Un peu plus loin, un platax me regarde sans broncher. Ces beaux grands poissons sont plutôt curieux et n'hésitent pas à s'approcher des plongeurs.
On devine une tortue qui s’enfuit rapidement dans l’eau trouble, et quelques bonites passent en étant à l’affût de la moindre erreur d’un futur repas.

Les alarmes des ordinateurs de plongée commencent à clignoter. Moi je n’ai qu’une montre et une totale confiance en mes équipiers, mais ils me font signe que c’est le temps de mettre fin à notre exploration et de remonter lentement le long du mouillage.

Dernières minutes en apesanteur, où la flottabilité nulle et l’absence de courant nous permettent d’ondoyer entre deux eaux à 5 mètres sous la surface miroitante.

Voilà, c’est terminé.
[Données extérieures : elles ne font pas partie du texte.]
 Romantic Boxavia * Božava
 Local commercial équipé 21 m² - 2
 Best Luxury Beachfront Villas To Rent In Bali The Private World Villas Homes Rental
Tout le monde est à bord, chacun raconte ce qu’il a vu et nous nous débarrassons de nos tenues moulantes et inutiles sous le chaud soleil.

Il nous faudra un peu plus d’une heure pour rentrer au port, chacun dans ses pensées, pendant que l’équipage s’offre une sieste méritée à l’arrière de la bangka.
Je suis chargé de donner l’argent au chauffeur de tricycle pour nous emmener au club et me rends compte que finalement c’est très économique lorsque c’est un local qui paye.
Une bière nous est offerte, on remercie une dernière fois toute l’équipe et avec regret, je quitte ce beau monde de la plongée alors que tout le monde me demande si je reviens demain.

Mais demain c’est tout simplement impossible, car le jour suivant nous prenons l’avion pour Manille. Alors, à moins de vouloir faire un accident de décompression en altitude, il est totalement déconseillé de s’envoyer en l’air après s’être envoyé sous mer.

Retour à l’hôtel où André a tellement pris de soleil qu’il va devoir déclarer son bronzage à la douane !

Cette journée se conclut de la plus belle des façons sur la superbe terrasse de la Sireneta, face à la mer et au soleil qui s’y couche. 

Un plat débordant de kinilaw recouvert du caviar végétal de la mer, une p’tite frette, et hop tout va bien.